Required actions >>
1. Translate into Spanish this sentence from the text on the recession and inequality: "As a result, the recession may increase the gap between the rich and the poor."
2. Quote the text on the recession and inequality from "Will The Recession" to "on the rich.".
3. Write the next part of the text on the recession and inequality, picking up after its final sentence.

Text passage >>
Will The Recession Make Inequality Worse?

Over on New York Times Economix blog, economist Simon Johnson has an interesting post about a phenomenon he believes might be going on within this recession. He thinks that, since Americans with the most credit are disproportionally affected by this recession, the middle class is likely to suffer worst. As a result, the recession may increase the gap between the rich and the poor. I think he's mostly right, but possibly underestimates the effect that the recession has had on the rich.

Here's the gist of his argument:

Think about this in terms of individuals and the households in which they live. Some people have lost their jobs and are finding re-employment very difficult; many will exhaust their unemployment benefits soon. Others find that what they owe on their mortgages far exceeds the value of their home. And many find they have been cheated by financial products, particularly home loans and credit cards -- which is why we need effective consumer protection for finance, and in a hurry.

Information provided >>
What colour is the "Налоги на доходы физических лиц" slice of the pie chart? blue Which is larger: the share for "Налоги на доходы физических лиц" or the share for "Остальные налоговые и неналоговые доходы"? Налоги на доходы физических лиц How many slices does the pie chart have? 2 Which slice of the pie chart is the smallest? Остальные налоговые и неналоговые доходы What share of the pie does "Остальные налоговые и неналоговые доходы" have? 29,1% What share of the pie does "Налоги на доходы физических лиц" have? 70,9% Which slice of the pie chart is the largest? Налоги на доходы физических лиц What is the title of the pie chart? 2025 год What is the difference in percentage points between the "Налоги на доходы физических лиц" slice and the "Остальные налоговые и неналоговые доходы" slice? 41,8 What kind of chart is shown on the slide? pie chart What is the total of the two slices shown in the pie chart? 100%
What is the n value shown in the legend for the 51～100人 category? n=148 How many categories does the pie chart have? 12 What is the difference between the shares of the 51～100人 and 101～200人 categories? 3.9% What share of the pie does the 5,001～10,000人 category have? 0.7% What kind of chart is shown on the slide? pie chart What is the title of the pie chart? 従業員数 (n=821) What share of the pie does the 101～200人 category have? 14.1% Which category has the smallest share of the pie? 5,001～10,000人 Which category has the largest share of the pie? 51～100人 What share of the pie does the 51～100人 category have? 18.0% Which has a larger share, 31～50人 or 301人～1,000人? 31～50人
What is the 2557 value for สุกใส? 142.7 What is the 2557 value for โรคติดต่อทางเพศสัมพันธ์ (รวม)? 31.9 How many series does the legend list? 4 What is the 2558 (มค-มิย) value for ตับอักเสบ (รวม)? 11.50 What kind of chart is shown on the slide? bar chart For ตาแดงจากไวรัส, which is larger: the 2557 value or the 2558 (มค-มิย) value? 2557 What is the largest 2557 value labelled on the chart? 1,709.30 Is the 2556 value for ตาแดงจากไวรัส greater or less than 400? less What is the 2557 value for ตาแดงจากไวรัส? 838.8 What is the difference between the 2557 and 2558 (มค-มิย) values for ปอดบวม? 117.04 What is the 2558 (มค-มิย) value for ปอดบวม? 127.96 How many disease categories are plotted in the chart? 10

Answers to the problems >>
1. Como resultado, la recesión podría aumentar la brecha entre los ricos y los pobres.

2.
Will The Recession Make Inequality Worse?

Over on New York Times Economix blog, economist Simon Johnson has an interesting post about a phenomenon he believes might be going on within this recession. He thinks that, since Americans with the most credit are disproportionally affected by this recession, the middle class is likely to suffer worst. As a result, the recession may increase the gap between the rich and the poor. I think he's mostly right, but possibly underestimates the effect that the recession has had on the rich.

3.
The traditional American recession remedy is to move to another, more prosperous part of the country. But nowhere is exactly booming at present. And how do you move if you can't sell your house?

And it might even be worse. As I noted earlier this month, those with credit troubles might actually end up unemployed for longer, since credit checks by employers are becoming increasingly common. So not only will they not be able to move to get new employment, their credit troubles might stack the deck against them as well.

How does the debt burden breakdown among classes? Johnson's Baseline blog included a recent post by Mike Konczal in which he includes a chart below that originated at the LA Times:

debt inequality.jpg

Even though subprime mortgages are blamed on the housing market collapse, it seems pretty obvious that the borrowers having too much credit are more individuals with moderate income than lower income. That's why the middle class might have the most to lose in this environment.

I think, however, that Johnson might not have given enough consideration to the massive amount of wealth that many high-net worth individuals have lost during this recession. The rich tend to have a lot of investments, and investments have done pretty terribly across the board since 2008. While the stock market has been improving in recent months, it's still no where near its pre-recession highs.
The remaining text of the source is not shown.